MongoDB runs all commands in the order it receives them from each client connection. While your application may make asynchronous calls to the database, every command is synchronously queued and must complete before the next can be processed. If you have a complex query which takes ten seconds to run, no one else can interact your application at the same time on the same connection.
Performance can be improved by defining more than one database connection object. For example:
- one to handle the majority of fast queries
- one to handle slower document inserts and updates
- one to handle complex report generation.
Each object is treated as a separate database client and will not delay the processing of others. The application should remain responsive.
6. Set Maximum Execution Times
MongoDB commands run as long as they need. A slowly-executing query can hold up others, and your web application may eventually time out. This can throw various strange instability problems in Node.js programs, which happily continue to wait for an asynchronous callback.

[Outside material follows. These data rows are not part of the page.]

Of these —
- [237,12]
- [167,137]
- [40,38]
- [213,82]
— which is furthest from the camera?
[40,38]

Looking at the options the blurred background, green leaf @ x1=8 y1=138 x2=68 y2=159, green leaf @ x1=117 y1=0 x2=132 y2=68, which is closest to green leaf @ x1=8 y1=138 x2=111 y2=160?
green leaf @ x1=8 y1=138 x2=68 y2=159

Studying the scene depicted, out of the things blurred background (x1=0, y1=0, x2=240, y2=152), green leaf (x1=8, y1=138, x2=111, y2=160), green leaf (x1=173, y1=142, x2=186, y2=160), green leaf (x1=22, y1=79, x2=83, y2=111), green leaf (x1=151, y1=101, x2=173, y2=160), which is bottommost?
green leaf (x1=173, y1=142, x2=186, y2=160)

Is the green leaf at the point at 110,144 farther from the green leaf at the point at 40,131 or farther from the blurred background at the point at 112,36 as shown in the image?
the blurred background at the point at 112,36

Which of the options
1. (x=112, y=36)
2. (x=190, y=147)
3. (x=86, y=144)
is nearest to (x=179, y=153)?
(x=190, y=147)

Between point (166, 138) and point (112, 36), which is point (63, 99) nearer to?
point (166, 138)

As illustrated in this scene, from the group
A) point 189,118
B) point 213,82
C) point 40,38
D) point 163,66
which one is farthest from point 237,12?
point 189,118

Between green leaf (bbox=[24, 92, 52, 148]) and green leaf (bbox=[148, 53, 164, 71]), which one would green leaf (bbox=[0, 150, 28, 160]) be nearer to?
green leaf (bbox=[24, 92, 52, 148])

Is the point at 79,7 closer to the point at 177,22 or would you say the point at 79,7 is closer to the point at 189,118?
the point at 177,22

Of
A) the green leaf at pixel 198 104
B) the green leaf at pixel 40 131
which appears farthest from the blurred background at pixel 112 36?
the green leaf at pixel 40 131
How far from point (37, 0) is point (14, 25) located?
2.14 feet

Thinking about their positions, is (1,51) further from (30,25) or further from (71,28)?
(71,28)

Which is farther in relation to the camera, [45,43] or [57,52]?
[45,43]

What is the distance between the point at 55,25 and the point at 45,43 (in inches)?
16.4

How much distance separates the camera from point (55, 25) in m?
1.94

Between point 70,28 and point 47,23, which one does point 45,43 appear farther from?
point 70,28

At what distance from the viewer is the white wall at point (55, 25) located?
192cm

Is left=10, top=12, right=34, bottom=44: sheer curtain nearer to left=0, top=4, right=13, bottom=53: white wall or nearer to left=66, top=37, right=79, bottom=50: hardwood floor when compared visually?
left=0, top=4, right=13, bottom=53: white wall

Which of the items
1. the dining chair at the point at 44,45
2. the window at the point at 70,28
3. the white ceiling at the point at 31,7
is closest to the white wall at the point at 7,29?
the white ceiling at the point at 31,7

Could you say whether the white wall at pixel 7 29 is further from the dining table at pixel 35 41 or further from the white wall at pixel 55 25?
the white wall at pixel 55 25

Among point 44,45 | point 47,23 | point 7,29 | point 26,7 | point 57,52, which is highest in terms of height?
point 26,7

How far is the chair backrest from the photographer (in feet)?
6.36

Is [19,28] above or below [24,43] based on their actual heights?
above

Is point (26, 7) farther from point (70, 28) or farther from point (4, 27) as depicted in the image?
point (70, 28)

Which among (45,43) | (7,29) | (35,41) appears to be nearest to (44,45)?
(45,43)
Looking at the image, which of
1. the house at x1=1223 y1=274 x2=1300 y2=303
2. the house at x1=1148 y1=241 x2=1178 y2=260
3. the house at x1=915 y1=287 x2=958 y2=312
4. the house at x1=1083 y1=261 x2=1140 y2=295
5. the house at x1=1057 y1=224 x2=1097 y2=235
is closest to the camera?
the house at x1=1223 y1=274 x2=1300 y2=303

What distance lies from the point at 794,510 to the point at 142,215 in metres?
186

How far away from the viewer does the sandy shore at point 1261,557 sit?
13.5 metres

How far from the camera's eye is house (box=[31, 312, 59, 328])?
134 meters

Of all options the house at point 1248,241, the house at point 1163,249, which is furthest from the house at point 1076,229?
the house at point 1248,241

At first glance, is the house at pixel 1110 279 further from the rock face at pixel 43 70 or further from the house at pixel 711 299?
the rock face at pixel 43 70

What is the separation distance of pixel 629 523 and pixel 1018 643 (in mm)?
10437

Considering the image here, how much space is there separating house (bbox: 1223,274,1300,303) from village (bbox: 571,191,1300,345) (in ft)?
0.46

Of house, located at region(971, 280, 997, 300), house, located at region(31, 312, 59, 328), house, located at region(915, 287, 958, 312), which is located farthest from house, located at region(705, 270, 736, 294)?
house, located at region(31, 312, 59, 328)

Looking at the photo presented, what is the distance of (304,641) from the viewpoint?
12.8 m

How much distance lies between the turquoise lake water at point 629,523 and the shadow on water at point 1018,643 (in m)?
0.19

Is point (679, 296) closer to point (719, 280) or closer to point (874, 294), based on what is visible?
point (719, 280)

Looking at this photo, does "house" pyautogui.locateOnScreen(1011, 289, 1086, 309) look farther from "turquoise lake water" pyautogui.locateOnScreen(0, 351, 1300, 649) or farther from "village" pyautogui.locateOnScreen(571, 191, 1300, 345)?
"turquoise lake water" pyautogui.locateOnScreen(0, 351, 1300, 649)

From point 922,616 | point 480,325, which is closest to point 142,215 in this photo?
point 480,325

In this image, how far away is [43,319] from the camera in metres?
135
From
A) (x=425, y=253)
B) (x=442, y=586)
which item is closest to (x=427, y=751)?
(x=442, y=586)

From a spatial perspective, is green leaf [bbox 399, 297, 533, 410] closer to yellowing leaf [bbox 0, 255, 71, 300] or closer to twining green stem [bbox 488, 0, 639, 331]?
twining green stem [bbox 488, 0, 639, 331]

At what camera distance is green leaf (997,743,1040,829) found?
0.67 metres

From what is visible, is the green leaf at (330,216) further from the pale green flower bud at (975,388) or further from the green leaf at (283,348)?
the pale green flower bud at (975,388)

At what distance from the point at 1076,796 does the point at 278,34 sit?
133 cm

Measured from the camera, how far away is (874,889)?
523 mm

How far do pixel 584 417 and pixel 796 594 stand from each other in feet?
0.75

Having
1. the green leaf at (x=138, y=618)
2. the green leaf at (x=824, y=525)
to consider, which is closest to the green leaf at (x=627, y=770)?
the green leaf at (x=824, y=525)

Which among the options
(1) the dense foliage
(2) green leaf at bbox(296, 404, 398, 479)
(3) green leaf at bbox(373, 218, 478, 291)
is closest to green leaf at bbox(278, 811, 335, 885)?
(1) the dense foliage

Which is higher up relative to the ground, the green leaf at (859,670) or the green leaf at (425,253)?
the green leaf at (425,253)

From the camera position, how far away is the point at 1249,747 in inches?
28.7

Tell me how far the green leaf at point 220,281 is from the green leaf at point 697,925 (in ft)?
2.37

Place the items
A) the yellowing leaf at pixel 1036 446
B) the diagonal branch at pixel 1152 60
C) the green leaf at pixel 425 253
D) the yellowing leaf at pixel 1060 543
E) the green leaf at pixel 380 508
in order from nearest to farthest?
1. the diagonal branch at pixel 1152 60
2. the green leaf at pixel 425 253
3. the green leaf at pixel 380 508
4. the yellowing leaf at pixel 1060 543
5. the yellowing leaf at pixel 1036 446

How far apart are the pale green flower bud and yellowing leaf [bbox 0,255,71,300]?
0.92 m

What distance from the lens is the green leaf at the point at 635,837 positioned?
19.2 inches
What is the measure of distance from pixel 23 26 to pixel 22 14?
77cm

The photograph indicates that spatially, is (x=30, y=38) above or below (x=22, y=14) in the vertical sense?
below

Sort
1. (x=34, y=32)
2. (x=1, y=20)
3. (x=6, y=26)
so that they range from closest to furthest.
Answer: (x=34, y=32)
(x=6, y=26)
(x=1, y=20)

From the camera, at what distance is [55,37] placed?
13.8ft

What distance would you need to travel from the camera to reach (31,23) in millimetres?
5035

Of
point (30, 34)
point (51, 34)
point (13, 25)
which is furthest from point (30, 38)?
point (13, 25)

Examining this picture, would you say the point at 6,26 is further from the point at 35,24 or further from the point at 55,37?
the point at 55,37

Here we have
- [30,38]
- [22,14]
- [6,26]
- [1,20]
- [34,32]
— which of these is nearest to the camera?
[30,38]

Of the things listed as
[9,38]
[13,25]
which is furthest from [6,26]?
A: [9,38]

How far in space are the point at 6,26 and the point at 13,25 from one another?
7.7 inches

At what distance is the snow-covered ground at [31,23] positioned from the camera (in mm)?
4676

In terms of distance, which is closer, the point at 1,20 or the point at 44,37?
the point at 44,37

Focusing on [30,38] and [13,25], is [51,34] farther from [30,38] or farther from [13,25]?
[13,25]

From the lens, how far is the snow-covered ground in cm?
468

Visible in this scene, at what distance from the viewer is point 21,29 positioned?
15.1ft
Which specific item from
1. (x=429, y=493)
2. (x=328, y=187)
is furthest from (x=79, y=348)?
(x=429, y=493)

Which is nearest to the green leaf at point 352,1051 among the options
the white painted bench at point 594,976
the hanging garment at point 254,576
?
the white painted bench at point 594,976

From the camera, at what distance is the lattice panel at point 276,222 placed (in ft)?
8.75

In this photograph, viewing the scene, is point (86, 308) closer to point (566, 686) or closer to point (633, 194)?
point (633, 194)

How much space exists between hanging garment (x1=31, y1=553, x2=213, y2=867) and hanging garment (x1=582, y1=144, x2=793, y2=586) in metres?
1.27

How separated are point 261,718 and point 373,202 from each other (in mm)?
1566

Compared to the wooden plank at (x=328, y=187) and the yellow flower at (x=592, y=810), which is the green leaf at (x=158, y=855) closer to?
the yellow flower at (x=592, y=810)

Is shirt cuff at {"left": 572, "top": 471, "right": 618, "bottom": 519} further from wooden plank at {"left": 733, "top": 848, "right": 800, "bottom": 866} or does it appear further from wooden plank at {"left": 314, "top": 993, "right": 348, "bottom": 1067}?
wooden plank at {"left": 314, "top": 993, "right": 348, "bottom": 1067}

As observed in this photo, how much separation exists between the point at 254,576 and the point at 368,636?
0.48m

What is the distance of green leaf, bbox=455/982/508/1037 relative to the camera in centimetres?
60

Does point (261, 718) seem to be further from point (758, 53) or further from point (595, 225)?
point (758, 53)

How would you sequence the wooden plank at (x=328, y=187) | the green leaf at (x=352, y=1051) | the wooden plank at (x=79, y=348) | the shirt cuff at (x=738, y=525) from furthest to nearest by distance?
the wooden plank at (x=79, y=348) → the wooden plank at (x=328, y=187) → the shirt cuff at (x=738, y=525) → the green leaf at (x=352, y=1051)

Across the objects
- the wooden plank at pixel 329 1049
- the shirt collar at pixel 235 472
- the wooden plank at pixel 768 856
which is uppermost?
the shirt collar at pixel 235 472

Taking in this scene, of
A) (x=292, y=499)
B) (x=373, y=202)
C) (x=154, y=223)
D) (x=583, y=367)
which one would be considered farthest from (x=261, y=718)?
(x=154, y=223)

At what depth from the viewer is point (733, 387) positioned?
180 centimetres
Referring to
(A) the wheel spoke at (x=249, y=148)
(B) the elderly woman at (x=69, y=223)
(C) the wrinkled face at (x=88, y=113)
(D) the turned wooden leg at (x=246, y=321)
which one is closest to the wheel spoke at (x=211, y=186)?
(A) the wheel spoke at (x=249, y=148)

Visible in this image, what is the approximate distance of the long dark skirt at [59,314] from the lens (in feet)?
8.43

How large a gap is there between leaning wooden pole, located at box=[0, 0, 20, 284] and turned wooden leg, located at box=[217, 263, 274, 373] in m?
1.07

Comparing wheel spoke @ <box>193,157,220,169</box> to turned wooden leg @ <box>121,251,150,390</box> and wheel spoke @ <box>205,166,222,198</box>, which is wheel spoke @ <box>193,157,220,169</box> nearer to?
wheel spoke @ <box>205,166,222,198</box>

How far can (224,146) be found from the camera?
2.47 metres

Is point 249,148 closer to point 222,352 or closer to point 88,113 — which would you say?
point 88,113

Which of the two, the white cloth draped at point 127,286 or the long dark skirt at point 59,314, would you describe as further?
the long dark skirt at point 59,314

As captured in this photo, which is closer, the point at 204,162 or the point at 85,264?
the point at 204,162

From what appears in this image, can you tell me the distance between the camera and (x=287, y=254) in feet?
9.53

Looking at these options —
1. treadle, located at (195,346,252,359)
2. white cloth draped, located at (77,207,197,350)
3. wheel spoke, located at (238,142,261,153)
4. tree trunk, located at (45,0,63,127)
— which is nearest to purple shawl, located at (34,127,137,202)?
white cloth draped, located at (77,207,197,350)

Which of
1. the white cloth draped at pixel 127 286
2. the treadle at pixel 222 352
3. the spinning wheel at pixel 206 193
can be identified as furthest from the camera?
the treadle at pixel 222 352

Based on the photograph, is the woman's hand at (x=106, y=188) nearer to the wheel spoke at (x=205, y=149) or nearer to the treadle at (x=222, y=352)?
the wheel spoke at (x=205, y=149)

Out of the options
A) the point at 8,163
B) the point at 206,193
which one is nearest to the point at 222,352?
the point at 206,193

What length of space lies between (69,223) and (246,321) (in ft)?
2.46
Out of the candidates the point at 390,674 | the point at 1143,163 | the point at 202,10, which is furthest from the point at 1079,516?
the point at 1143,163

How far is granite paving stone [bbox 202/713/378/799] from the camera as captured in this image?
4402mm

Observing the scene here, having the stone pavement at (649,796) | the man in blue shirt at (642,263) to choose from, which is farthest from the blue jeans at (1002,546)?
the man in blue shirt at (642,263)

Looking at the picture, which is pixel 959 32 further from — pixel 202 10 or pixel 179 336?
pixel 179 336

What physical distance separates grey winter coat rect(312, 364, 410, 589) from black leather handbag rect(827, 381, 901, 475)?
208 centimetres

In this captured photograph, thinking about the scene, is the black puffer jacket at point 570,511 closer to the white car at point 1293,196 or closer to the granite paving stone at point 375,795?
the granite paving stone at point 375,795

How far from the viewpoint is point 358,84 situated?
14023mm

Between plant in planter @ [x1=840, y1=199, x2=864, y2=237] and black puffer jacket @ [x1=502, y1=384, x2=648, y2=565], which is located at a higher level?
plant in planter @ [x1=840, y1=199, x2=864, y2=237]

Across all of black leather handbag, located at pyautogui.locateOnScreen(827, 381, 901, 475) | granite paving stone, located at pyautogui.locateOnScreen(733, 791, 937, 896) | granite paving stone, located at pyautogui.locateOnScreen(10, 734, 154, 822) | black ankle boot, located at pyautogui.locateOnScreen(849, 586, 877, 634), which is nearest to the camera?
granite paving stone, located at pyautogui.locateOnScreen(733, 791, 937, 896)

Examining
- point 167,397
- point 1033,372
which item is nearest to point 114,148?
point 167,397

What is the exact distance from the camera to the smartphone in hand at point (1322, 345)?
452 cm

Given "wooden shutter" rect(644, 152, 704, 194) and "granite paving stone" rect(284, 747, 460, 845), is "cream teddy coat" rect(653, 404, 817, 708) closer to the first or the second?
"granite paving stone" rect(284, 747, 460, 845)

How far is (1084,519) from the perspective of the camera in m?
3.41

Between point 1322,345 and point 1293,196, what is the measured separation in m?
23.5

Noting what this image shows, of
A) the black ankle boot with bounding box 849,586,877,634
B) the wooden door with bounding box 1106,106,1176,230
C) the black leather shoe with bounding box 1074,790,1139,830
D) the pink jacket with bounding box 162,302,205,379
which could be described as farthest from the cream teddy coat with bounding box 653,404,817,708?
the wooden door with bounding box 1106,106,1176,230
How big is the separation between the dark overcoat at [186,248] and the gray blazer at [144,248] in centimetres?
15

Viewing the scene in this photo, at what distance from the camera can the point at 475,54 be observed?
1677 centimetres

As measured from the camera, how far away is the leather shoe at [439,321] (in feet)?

You can specify a time limit in milliseconds using maxTimeMS(): for example, permit 100 milliseconds (one tenth of a second) to query documents in the
user collection where the
city fields starting with the letter ‘A’:
db.user.find({ city: /^A.+/i }).maxTimeMS(100);
You should set a reasonable
maxTimeMS value for any command which is likely to take considerable time. Unfortunately, MongoDB doesn’t allow you to define a global timeout value, and it must be set for individual queries (although some libraries may apply a default automatically).
7. Rebuild Your Indexes
If you’re satisfied your structure is efficient yet queries are still running slowly, you could try rebuilding indexes on each collection. For example, rebuild the
user collection indexes from the mongo command line:
db.user.reIndex();
If all else fails, you could consider a database repair to find and fix any problems. This should be considered a last resort when all other options have been exhausted. I’d recommend a full backup using mongodump or another appropriate method before progressing.
May all your MongoDB queries remain fast and efficient! Please let me know if you have further performance tips.